Inhalers are critical in asthma treatment, and inappropriate inhaler use leads to poor asthma outcomes. In adults and adolescents, dry powder inhalers (DPIs) are safe and effective alternatives to mainstay pressurised metered dose inhalers and could bridge the asthma care gap while also reducing the environmental burden of asthma care. Despite being licensed for use in ages 5 years old and older, the evidence for clinical effectiveness is less clear for patients between ages 5 and 12 years. This protocol describes a scoping review. The primary aim of the review is to identify and synthesise evidence on the clinical effectiveness of DPI use in children aged 5-12 years old with asthma and other wheezing conditions. The secondary aim of the review is to outline the implementation strategies and outcomes supporting the prescribing or switching to DPIs in children.

METHODS AND ANALYSIS

We will conduct a systematic and comprehensive literature search across four electronic databases (Medline, Embase, Cochrane Library and CINAHL) and grey literature.

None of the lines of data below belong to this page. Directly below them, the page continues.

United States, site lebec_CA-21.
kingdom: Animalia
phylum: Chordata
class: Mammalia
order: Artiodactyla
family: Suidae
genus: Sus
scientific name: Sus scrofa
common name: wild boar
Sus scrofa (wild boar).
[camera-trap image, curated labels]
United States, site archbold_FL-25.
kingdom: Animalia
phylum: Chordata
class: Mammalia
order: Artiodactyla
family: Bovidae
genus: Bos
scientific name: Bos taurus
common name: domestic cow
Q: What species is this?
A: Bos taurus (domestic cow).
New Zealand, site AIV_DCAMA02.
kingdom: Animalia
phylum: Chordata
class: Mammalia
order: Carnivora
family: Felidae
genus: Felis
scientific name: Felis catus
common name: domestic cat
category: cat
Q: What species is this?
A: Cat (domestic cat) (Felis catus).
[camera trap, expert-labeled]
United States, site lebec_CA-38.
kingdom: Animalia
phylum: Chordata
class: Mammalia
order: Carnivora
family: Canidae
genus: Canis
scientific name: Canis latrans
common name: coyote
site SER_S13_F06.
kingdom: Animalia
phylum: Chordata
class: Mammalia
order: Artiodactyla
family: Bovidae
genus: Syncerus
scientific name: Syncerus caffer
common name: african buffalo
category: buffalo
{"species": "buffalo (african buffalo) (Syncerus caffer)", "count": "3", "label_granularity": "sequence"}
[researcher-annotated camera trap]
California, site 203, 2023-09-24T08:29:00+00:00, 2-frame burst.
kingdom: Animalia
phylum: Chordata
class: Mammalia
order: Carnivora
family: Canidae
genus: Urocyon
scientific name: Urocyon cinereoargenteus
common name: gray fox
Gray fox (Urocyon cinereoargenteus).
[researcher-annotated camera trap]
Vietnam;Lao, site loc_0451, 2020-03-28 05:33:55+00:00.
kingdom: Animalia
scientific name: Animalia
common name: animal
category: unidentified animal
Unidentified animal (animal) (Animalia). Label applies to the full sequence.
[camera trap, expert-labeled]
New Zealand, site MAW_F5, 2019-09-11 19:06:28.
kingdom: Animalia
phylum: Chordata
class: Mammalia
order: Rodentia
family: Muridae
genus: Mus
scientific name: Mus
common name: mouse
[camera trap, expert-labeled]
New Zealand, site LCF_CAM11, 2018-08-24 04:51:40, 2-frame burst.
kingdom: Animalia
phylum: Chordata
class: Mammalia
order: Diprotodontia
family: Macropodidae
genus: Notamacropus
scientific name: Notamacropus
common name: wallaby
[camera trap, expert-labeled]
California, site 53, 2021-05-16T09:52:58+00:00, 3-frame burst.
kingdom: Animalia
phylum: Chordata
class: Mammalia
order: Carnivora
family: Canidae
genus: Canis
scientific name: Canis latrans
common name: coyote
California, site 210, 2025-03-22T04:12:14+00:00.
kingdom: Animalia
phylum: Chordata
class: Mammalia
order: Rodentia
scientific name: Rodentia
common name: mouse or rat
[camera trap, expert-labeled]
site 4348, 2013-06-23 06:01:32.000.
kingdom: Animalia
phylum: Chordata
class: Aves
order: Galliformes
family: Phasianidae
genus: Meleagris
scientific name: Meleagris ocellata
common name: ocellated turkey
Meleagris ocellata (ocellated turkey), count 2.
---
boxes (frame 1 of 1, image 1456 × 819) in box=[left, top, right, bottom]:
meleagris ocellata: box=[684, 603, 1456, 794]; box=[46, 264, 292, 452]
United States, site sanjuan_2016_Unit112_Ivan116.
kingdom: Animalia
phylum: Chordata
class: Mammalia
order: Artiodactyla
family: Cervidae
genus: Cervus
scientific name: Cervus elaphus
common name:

Screening and data extraction will be done independently by two review authors with discrepancies resolved through consensus. Data will be extracted and charted by two independent reviewers, then presented diagrammatically or tabulated with an accompanying narrative summary.

ETHICS AND DISSEMINATION

Ethical approval was not required for this study as it is a scoping review. The results of this scoping review will be submitted to a peer-reviewed scientific journal for publication.